* CONSIGNES DE LA TÂCHE
Transformez toutes les lignes des données ci-dessous en une liste numérotée, en omettant les lignes vides. Ne reprenez pas les images dans votre réponse.

* DONNÉES DE L'EXERCICE
- - - -

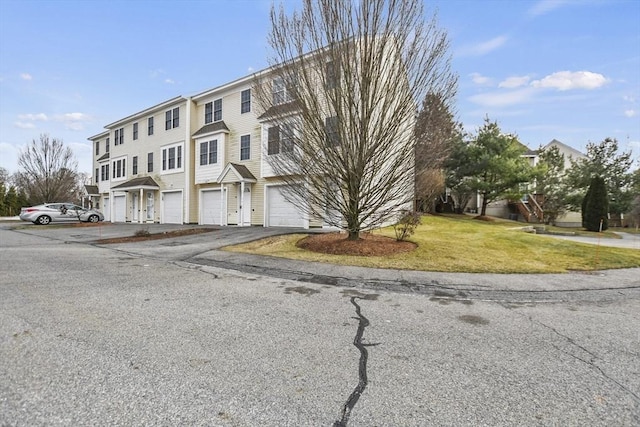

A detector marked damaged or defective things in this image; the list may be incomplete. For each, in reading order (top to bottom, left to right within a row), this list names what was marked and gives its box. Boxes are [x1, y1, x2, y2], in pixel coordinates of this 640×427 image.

crack in pavement [332, 298, 378, 427]
crack in pavement [528, 318, 640, 404]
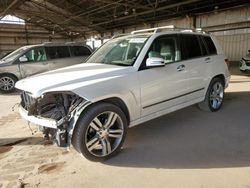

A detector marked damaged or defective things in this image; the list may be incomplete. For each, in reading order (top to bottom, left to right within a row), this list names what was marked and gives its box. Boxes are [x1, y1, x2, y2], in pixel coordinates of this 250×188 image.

crumpled hood [15, 63, 135, 98]
crumpled front bumper [18, 104, 57, 129]
damaged front end [18, 91, 91, 147]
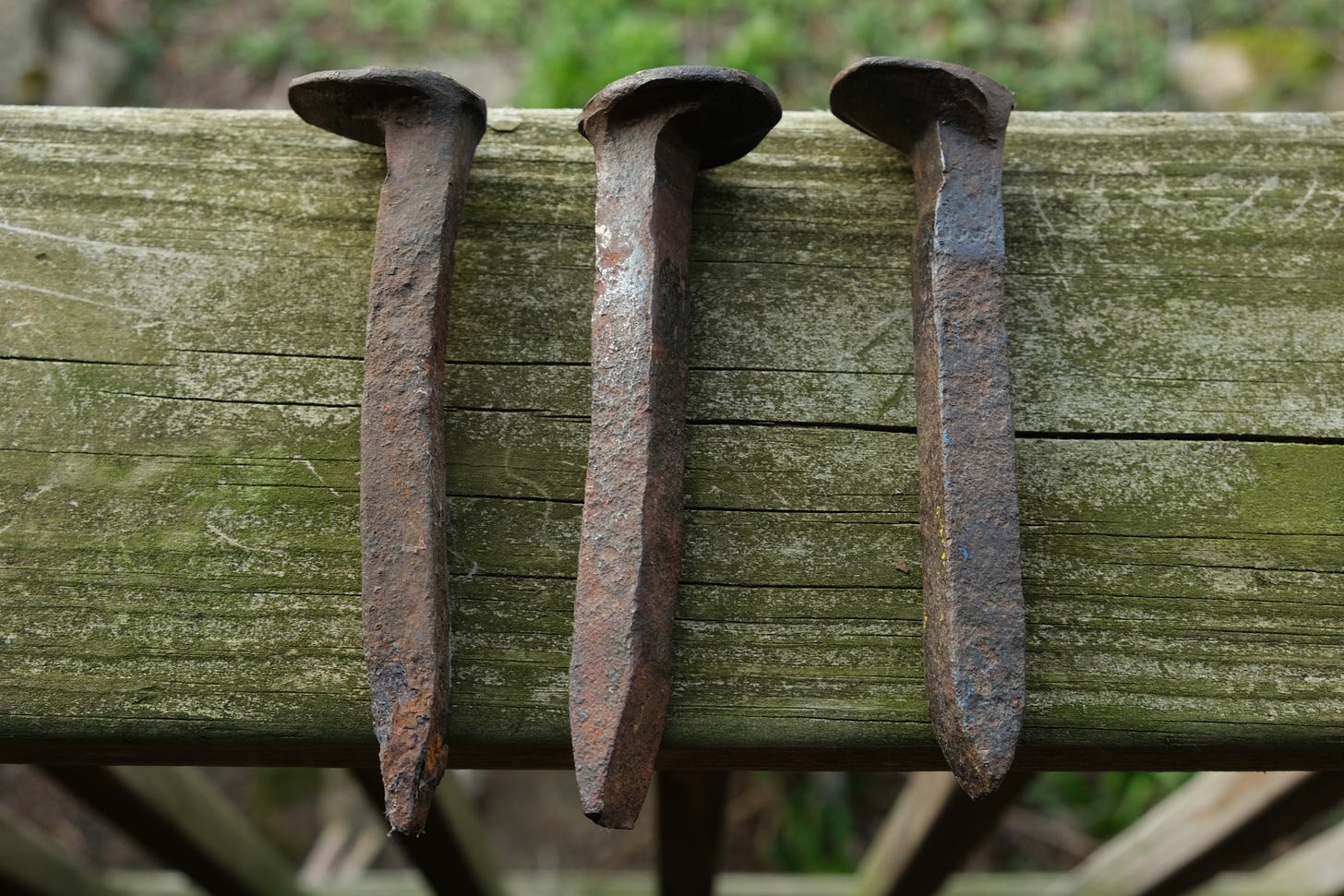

- - - -

* RÉPONSE CI-DESSOUS
1. A detector marked damaged or defective things in this image; the list may be incomplete. For each, in reading order (top to bottom, left to right within a row), this list names what was marked and gives its box. Boxes are [x1, y1, x2, y2], in pixel coordinates of this 640×427 image.
2. crack in pavement [332, 298, 378, 427]
3. crack in pavement [528, 318, 640, 404]
4. A detector marked damaged or defective things in this image; the list may be incomplete. For each, in reading order (top to bottom, left to right within a row), this list names what was marked and gives its box. Boxes are [x1, y1, x2, y2], in pixel coordinates of this 250×188 image.
5. crumpled hood [15, 63, 135, 98]
6. crumpled front bumper [18, 104, 57, 129]
7. damaged front end [18, 91, 91, 147]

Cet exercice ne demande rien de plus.